§ **EXERCISES**
A – Reproduce the stretch of the post on health insurance and taxes from "And that's just" through "for everyday sickies." word for word.
B – In the post on health insurance and taxes, what kind of income does the 10 per cent starting rate apply to from 2008-09?

§ **SELECTED EXTRACT**

Looks like we'll get some kind of state-run health insurance mess jammed down our throats. Our taxes will go way up, kind of like the UK:

Income Tax rates and taxable bands
Income Tax rates and taxable bands 2007-08
Starting rate: 10% £0-£2,230
Basic rate: 22% £2,231-£34,600
Higher rate: 40% Over £34, 600
Income Tax rates and taxable bands 2008-09 2009-10
Starting rate for savings: 10%* £0-£2,320 £0-£2,440
Basic rate: 20% £0-£34,800 £0-£37,400
Higher rate: 40% Over £34,800 Over £37,400

* From 2008-09 there is a 10 per cent starting rate for savings income only. If your non-savings income is above this limit then the 10 per cent starting rate for savings will not apply.


And that's just income tax, national insurance is here: National Insurance contributions.

Obviously rationing is the only way we can make this affordable. Unless...

I propose making marijuana an over-the-counter medication. Like Tylenol, Aspirin, Methamphetamine or Motrin.

Here's the deal. Smoking pot relaxes you, makes you hungry, lazy and messes with your short-term memory. It's a panacea for everyday sickies.

§ **GIVEN RECORDS**

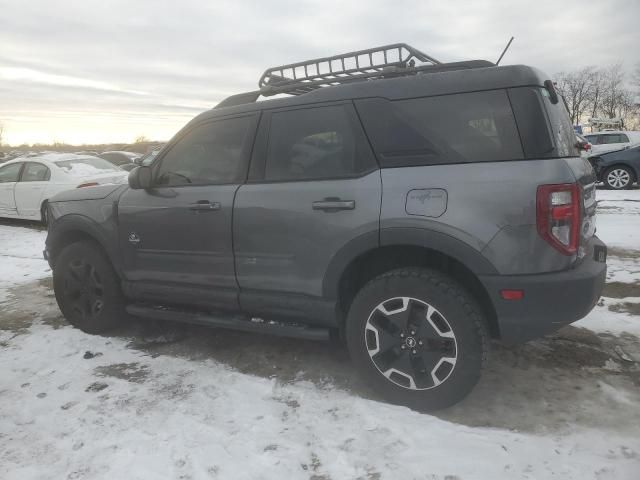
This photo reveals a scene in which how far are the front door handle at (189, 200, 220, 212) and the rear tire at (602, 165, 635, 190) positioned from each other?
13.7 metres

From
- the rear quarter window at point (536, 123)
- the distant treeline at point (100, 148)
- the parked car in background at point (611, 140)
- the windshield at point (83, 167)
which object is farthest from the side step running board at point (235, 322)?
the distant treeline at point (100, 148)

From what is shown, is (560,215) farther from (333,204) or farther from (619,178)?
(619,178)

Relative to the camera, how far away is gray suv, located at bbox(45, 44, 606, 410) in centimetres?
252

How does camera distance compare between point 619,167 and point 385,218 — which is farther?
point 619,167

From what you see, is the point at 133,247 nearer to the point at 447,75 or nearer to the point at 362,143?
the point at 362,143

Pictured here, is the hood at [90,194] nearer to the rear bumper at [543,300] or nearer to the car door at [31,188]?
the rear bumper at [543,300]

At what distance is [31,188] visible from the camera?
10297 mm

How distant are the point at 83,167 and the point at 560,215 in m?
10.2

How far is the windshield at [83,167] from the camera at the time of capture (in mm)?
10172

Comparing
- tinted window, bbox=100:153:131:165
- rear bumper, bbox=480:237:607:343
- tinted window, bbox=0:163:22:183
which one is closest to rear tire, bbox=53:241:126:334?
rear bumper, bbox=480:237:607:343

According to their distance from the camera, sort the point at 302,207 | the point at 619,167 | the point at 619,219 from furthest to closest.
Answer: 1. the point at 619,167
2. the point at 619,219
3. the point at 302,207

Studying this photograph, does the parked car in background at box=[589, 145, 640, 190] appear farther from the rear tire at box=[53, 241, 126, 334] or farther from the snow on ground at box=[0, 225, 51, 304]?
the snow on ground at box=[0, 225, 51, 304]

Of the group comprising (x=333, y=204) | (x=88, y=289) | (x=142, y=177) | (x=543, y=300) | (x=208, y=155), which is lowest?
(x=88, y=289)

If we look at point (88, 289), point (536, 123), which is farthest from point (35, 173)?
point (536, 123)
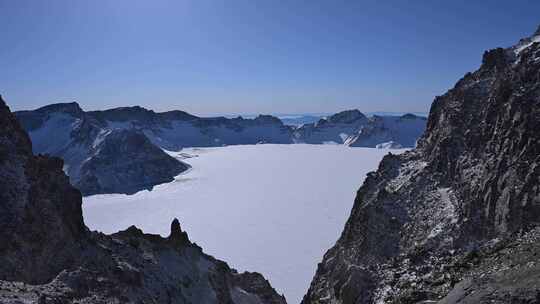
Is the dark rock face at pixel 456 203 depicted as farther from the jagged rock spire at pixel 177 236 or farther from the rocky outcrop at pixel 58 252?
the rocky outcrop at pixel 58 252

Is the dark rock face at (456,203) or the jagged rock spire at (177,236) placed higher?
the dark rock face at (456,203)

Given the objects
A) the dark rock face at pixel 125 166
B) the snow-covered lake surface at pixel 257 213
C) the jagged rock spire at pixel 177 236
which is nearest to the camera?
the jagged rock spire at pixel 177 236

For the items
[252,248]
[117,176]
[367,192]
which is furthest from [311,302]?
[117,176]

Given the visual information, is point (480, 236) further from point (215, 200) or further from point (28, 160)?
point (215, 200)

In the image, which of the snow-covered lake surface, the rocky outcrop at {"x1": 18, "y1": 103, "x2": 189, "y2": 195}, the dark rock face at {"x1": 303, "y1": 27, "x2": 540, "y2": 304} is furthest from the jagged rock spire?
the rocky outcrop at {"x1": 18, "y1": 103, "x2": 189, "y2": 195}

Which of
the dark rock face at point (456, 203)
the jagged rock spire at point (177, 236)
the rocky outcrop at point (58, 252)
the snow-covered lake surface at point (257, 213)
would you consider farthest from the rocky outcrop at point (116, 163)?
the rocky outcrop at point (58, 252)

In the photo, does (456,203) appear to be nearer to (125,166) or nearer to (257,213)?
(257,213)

§ **SOLUTIONS PER TASK**
A –
And that's just income tax, national insurance is here: National Insurance contributions.

Obviously rationing is the only way we can make this affordable. Unless...

I propose making marijuana an over-the-counter medication. Like Tylenol, Aspirin, Methamphetamine or Motrin.

Here's the deal. Smoking pot relaxes you, makes you hungry, lazy and messes with your short-term memory. It's a panacea for everyday sickies.

B – Savings income only.